▶ Yazılı görevler:
1 > Washington ziyaretiyle ilgili köşe yazısında yazar, Başbakan'ın 24 Nisan mesajına dair beyanından hangi sonucu çıkarıyor ve bu sonuca neden varıyor?
2 > Washington ziyaretiyle ilgili köşe yazısına göre geçen ay çıkan karar hangi komiteden geçti?
3 > Washington ziyaretiyle ilgili köşe yazısından "skohen@milliyet.com.tr" ile "sınav olacağını belirtmiştik." arasındaki kısmı, bu ifadeler de dahil olmak üzere, hiç değiştirmeden döndür.

___ Verilen metin

Sami Kohen

Sami Kohen

skohen@milliyet.com.tr

Tüm Yazıları
Haberin Devamı

Geçen salı günkü yazımızda, Başbakan R. T. Erdoğan’ın Washington ziyaretinin Türk-Amerikan ilişkileri ve özellikle bölgesel meseleler bağlamında Türk dış politikası için bir sınav olacağını belirtmiştik.
Washington’daki görüşmelerin ışığında, bu testin sonucunu kısaca şöyle özetleyebiliriz: Türk-Amerikan ilişkileri, Ermeni soykırım tasarısı yüzünden son geçirdiği krizi atlatmış görünüyor ve eski normal seyrine dönüyor. Bölgesel meselelerde ve özellikle İran konusunda ise Türkiye ile ABD’nin görüş ayrılıkları devam ediyor ve hatta bu ayrışma giderek derinleşiyor.
Başbakan’ın bu ziyaretinin olumlu sonucu, Başkan Obama ile samimi diyaloğu yeniden kurmasının yanı sıra, ikili ilişkilerin “Ermeni pürüzü”nden daha fazla etkilenmesinin önünü kesmesi ve bir nevi “hasar tamiri“ni gerçekleştirmiş olmasıdır.

İlişkiler düzeldi, ama...
Başbakan’ın 24 Nisan’da Başkan Obama’nın Ermeni toplumuna yönelik mesajında, “soykırım” sözcüğünü kullanmayacağına dair güvenini beyan etmesi, ABD tarafının böyle bir söz verdiğinin işaretidir. Bu da, Türk-Amerikan ilişkilerinin başına gelebilecek bir felaketin -bu yıl da - önlendiği anlamına geliyor.
Aynı şekilde, yapılan bütün uyarılardan sonra, Temsilciler Meclisi’nin Dış İlişkiler Komitesi’nden geçen ay çıkan kararın -en azından bu aşamada- meclis genel kuruluna gitmeyeceği anlaşılıyor ki, bu da ilişkilerin selameti açısından, önemli bir gelişmedir.
Buna karşılık, Türkiye ile Ermenistan arasındaki protokollerin geleceği konusunda Ankara ile Washington arasındaki görüş farklılığı, görüşmeler sırasında kendini belli etti.
Gerçi Amerikan tarafı, Türk hükümetinin protokollere ve normalleşme sürecine bağlılığını beyan etmesinden memnun. Ancak Ankara’nın bunun gereklerini bir an önce yerine getirmesini ısrarla istiyor. Oysa Erdoğan, Karabağ meselesinin hallinde ilerleme olmadığı sürece bu konuda adım atmayacağını açıkça belirtti.
Gerçi bu açmazı aşmak için temaslar devam ediyor, ama yakında bir çıkar yol bulunması şansı pek güç görünmüyor. Bu ise, meselenin Türk-Amerikan ilişkilerinin gündeminde kalmasına yol açacaktır.

______
___ Veri kümesi alıntısı

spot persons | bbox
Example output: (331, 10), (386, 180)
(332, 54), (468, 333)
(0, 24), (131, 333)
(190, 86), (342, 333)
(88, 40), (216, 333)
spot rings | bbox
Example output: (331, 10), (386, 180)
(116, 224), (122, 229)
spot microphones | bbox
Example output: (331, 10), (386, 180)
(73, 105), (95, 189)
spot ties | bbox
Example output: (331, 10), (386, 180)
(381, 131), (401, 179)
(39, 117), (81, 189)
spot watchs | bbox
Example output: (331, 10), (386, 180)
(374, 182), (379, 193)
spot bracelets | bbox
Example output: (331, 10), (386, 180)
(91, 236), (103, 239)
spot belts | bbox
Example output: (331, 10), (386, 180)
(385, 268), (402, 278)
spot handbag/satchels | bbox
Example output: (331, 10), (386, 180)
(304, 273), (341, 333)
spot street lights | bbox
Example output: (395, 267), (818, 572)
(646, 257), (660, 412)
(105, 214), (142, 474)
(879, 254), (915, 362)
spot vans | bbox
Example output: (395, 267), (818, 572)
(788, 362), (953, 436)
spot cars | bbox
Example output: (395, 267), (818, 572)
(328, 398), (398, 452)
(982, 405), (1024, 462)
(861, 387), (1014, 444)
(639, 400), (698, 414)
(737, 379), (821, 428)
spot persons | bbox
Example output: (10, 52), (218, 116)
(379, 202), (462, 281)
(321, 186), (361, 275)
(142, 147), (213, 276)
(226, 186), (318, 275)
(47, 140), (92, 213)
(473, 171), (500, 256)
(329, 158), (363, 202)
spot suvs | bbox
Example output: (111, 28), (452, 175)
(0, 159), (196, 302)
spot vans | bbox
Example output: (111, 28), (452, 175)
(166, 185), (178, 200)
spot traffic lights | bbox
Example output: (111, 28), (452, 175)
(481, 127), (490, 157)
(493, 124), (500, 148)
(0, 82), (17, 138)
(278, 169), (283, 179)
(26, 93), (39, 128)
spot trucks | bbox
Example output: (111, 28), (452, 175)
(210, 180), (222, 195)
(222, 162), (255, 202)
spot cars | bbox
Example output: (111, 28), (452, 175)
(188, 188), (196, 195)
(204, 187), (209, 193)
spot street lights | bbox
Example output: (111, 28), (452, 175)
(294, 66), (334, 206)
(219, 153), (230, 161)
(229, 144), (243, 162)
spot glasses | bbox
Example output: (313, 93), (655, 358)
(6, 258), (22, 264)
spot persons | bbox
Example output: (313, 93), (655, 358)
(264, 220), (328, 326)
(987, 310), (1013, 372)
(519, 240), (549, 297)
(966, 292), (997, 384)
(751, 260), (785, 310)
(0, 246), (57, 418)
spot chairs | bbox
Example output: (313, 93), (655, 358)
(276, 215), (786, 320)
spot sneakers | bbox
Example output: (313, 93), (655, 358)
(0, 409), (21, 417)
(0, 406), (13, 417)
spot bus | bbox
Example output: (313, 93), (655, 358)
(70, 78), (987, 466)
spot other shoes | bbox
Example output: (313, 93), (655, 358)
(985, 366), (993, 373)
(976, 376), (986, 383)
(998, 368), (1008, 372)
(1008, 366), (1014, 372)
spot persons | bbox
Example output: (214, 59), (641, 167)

______

▶ Görev bazında sonuçlar:
1 > Yazar, bu beyandan Türk-Amerikan ilişkilerinin başına gelebilecek bir felaketin bu yıl da önlendiği sonucunu çıkarıyor. Sebebi şu: Başbakan, Başkan Obama'nın Ermeni toplumuna yönelik mesajında "soykırım" sözcüğünü kullanmayacağına güvendiğini beyan etmişti. Yazara göre bu beyan, ABD tarafının böyle bir söz verdiğinin işaretidir.

2 > Temsilciler Meclisi'nin Dış İlişkiler Komitesi'nden.

3 >
skohen@milliyet.com.tr

Tüm Yazıları
Haberin Devamı

Geçen salı günkü yazımızda, Başbakan R. T. Erdoğan’ın Washington ziyaretinin Türk-Amerikan ilişkileri ve özellikle bölgesel meseleler bağlamında Türk dış politikası için bir sınav olacağını belirtmiştik.